Ich selbst überlegte noch, wohin ich gehen sollte.
Es mochte drei Uhr morgens sein.
Ob Dolores aufwachen würde, wenn ich Steinchen gegen ihr Fenster warf?
Oder sollte ich lieber zu Juanita gehen, bei der ich gewiss ebenfalls Einlass finden würde? Sie wussten beide, dass ich zurückgekommen war in die kleine Stadt.
Und sie hatten gewiss beide auf mein Kommen gewartet.
Jawohl, ich war – was die Mädchen und Frauen betraf – ein ziemlich windiger Bursche. Ich musste immer wieder ausprobieren, welche Eva wohl die Richtige sein könnte für mich.

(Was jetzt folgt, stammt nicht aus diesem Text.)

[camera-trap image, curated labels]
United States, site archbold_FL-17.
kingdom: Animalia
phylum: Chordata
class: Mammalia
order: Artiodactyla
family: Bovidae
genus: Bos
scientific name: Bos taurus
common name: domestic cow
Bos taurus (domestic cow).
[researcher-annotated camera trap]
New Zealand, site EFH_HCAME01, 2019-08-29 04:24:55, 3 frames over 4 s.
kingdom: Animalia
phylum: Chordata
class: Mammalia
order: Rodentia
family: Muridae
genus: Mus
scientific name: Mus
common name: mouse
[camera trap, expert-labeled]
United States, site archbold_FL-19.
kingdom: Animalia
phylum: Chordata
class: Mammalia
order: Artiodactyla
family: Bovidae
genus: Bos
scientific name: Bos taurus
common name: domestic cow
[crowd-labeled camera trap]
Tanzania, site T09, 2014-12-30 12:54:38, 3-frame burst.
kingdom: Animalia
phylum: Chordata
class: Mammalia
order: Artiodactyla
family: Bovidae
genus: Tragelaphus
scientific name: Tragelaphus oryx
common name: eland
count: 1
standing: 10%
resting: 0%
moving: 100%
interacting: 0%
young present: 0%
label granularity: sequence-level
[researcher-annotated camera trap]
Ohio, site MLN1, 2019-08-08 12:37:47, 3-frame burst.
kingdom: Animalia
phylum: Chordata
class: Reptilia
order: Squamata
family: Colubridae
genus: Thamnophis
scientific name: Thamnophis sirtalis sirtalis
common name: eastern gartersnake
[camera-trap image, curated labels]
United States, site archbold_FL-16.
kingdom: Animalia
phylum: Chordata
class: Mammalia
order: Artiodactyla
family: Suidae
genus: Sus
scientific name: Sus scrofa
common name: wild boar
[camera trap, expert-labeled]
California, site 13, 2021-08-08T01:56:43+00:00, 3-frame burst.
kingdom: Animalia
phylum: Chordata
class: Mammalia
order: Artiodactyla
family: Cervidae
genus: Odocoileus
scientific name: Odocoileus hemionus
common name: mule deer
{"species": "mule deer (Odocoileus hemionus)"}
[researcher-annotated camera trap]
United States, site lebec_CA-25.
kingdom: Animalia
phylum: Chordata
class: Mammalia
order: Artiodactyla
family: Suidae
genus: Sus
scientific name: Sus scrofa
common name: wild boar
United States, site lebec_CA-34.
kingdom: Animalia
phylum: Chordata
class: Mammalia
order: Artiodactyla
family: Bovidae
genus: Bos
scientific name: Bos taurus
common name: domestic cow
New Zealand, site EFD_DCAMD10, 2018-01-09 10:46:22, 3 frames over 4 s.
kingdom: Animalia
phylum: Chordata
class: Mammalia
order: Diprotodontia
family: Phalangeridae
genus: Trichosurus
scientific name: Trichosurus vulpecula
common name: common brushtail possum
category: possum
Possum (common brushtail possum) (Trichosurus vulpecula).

Ich stand also da und überlegte. Der Sheriff war noch drinnen im Saloon. Er redete wahrscheinlich noch mit dem Wirt ein paar Worte.
Da tauchten drei Reiter aus der Dunkelheit auf. Ich sah sie kommen und trat einen Schritt zurück, sodass ich an der Hauswand und außerhalb der herausfallenden Lichtbahnen gewiss nur schwer zu erkennen war in der Nacht.
Als die drei Reiter dann durch diese Lichtbarrieren ritten und an dem Haltebalken absaßen, da erkannte ich sie.
Es waren die drei Redblowers, und diese drei Pilger waren so ziemlich das Übelste, was hier im Südwesten des Territoriums umherritt.
»Der ist hier reingegangen und hat sie alle rausgeschmissen«, sagte Tage Redblower zu seinen beiden Brüdern, indes er absaß. »Und er muss noch drinnen sein, denke ich«, fügte er hinzu.
Sie gingen hinein, und sie trugen weiche Stiefel, keine Sporen, und bewegten sich so leicht wie Apachen.
Ich aber wusste, dass sie dem Sheriff ans Leder wollten. Das war logisch – und es hatte eine lange Vorgeschichte.
Sie hatten mich nicht bemerkt. Ich verharrte noch.
Verdammt, was sollte ich tun? Einfach weggehen und mich um nichts kümmern – oder dem alten Sheriff helfen?
Tat ich Letzteres, so handelte ich mir eine Menge Verdruss ein. Denn die Redblowers waren ein böser Clan. Wer sich mit einem von ihnen anlegte, bekam es mit der ganzen bösen Blase zu tun – wie zum Beispiel jetzt gleich der alte Sheriff.
Heiliger Rauch, was sollte ich tun?
Ich war dem alten, grauen Falken nicht verpflichtet – nur sein Wohlwollen hatte ich stets irgendwie gespürt. Und auch heute hatte er ein Auge zugedrückt, weil wir im Saloon feierten.
Ich bewegte mich vorwärts bis zur Schwingtür, hielt dann an, um zuzuhören.
Ich hörte Tage Redblower sagen: »Nun, du alter Hundesohn, jetzt bist du wohl von den Socken – oder?«
Sein Bruder Trige sagte: »Der trägt keine Socken. Der trägt Fußlappen. Ich wette, dass er Fußlappen trägt. Wollen wir ihn mal die Stiefel ausziehen lassen? Der trägt keine Socken.«
Ty, der Dritte der Redblower-Brüder, sagte: »Der würde sich nicht die Stiefel ausziehen, um uns zu zeigen, ob er Socken trägt oder sich Lappen um die Füße gewickelt hat. Der will lieber in den Stiefeln sterben.«
Ich begriff es sofort.
Sie waren hereingekommen, um den alten Sheriff zu töten. Und sie wollten zuvor noch auf geradezu bösartige Weise mit ihm ein wenig spielen. Sie mussten ihn sehr hassen, und ihr Charakter musste bösartig sein. Ja, ihr Verhalten sagte mir, dass sie nichts taugten und nie etwas taugen würden.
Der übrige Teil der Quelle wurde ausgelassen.